Gender gaps and national differences

Gender differences are consistent and substantial. Across all four roles, women are less willing than men to delegate socially important functions to AI. The gap is largest in education and medicine, domains traditionally associated with care, responsibility, and vulnerability.

Importantly, these gender differences persist even after controlling for trust, optimism, anxiety, loneliness, and life satisfaction. This indicates that the divergence is not merely a reflection of different psychological profiles but may reflect deeper differences in risk perception, institutional trust, or normative expectations about technology.

National variation is also significant. Even after accounting for individual-level predictors, countries differ markedly in baseline willingness to delegate. In some countries, acceptance of AI roles is broadly high across domains, while in others skepticism remains strong.

These differences suggest that delegation to AI is shaped not only by individual beliefs but also by institutional, cultural, and governance contexts. Public exposure to digital services, regulatory frameworks, and societal narratives about AI likely influence baseline attitudes.

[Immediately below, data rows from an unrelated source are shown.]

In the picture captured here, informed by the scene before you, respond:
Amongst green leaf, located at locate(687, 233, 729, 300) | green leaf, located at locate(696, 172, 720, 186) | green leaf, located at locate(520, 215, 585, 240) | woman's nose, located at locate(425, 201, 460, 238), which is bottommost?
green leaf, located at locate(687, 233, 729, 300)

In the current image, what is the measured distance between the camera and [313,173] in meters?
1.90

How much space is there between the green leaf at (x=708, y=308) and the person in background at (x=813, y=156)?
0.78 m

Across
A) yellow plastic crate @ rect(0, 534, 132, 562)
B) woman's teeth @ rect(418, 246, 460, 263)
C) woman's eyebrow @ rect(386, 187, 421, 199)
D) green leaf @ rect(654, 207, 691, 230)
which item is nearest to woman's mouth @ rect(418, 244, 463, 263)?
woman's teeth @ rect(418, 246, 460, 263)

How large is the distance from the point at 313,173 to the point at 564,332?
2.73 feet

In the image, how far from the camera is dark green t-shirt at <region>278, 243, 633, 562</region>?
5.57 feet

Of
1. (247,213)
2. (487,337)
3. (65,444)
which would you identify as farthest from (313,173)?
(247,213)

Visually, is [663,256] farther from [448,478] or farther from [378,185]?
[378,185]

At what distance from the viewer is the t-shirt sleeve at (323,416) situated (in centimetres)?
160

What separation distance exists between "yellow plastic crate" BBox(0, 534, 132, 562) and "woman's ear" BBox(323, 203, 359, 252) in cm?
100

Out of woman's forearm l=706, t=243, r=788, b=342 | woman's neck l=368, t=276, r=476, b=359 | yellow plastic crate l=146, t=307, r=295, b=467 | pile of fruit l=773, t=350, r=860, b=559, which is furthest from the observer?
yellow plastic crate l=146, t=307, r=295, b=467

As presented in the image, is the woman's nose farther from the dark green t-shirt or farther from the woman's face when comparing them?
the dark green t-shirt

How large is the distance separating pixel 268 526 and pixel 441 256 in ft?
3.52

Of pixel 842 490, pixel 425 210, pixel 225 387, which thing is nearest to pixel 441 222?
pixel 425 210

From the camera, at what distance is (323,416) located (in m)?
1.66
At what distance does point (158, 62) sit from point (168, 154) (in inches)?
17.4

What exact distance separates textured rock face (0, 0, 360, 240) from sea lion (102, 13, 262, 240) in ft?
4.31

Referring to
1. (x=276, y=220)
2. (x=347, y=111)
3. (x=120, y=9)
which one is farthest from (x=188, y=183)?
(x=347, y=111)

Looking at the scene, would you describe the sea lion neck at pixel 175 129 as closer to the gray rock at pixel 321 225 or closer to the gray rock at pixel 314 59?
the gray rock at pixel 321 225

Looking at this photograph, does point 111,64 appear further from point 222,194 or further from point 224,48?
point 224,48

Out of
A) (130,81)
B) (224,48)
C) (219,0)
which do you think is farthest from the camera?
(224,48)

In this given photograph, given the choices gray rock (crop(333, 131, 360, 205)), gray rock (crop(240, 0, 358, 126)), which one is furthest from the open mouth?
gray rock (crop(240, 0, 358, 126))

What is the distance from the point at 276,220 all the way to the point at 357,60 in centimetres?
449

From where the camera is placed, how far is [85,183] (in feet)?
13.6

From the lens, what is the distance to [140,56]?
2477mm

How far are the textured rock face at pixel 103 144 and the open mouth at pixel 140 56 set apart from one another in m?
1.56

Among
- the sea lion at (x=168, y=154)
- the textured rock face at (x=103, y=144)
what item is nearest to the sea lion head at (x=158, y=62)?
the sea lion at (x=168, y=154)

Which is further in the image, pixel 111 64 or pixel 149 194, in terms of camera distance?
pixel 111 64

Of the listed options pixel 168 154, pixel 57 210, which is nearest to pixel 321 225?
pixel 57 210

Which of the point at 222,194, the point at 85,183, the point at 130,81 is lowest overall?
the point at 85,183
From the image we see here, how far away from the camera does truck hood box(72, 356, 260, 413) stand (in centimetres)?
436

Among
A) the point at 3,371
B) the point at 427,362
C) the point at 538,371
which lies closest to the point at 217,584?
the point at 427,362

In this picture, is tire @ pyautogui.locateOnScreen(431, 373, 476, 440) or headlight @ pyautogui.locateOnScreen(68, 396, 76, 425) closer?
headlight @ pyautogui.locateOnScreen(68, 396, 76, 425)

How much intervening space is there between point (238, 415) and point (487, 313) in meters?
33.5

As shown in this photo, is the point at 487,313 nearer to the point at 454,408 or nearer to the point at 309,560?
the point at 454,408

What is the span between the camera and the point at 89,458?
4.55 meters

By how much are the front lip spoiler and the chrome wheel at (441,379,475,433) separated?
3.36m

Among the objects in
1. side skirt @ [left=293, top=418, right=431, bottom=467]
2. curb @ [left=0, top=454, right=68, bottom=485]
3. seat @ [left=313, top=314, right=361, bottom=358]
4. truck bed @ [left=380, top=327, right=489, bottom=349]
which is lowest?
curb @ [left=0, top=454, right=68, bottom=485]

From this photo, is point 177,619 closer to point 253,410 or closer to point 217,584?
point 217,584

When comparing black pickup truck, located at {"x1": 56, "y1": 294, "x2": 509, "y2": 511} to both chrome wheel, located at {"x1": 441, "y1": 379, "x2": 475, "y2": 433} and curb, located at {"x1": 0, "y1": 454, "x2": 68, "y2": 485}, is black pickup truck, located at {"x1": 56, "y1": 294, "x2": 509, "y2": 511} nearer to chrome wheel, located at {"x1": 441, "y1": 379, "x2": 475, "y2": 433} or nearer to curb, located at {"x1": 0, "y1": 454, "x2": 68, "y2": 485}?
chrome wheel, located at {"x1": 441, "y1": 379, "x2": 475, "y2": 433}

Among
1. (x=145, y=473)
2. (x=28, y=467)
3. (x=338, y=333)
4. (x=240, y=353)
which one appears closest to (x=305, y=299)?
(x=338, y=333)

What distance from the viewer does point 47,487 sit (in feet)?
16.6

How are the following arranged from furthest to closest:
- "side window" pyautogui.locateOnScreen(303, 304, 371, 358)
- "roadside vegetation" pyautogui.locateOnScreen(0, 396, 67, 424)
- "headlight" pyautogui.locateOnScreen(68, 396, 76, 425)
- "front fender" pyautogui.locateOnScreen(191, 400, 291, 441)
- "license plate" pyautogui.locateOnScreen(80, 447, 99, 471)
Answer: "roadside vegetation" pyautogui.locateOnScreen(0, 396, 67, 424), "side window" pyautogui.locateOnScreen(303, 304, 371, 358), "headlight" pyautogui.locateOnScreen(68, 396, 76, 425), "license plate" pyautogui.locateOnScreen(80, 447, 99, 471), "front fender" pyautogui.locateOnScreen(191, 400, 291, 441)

The study confirms that willingness to delegate contains both a general disposition toward AI substitution and domain-specific nuances. Trust and gender exert broad cross-domain influence, while emotional factors operate selectively depending on context.

Delegation is not just technology acceptance

Delegation to AI is not simply about liking or disliking technology. It reflects judgments about authority, responsibility, and social trust.

Allowing AI to act as a companion carries limited institutional consequence. Allowing AI to teach children or diagnose illness raises questions about accountability, liability, and moral judgment. The study shows that people draw boundaries around where AI authority should expand.

The strong role of digital trust suggests that willingness to delegate depends on confidence in the information ecosystem surrounding AI systems. If individuals perceive online information as reliable and well-regulated, they are more likely to extend that confidence to AI-mediated roles.

On the other hand, in environments marked by misinformation, low institutional trust, or polarized discourse, delegation may face stronger resistance.

The study also highlights that emotional vulnerability alone does not drive delegation. While loneliness and anxiety matter in specific contexts, they are not dominant predictors. Delegation appears more grounded in systemic trust and perceived competence than in personal distress.

Policy and design implications

Expanding AI into socially important roles requires building public trust in digital information systems more broadly. Transparency, accountability, and regulatory clarity may shape delegation attitudes as much as technical performance.

Second, communication strategies must recognize domain sensitivity. Public acceptance of AI companionship does not automatically translate into acceptance of AI doctors or teachers. Risk perception varies by role, and deployment strategies must account for this gradient.

Third, gender differences warrant attention. Persistent gaps suggest that AI governance and design processes should incorporate inclusive engagement to address differential risk perceptions and concerns.

Furthermore, national context matters. International AI deployment cannot assume uniform attitudes. Cultural, regulatory, and institutional environments shape public boundaries around AI authority.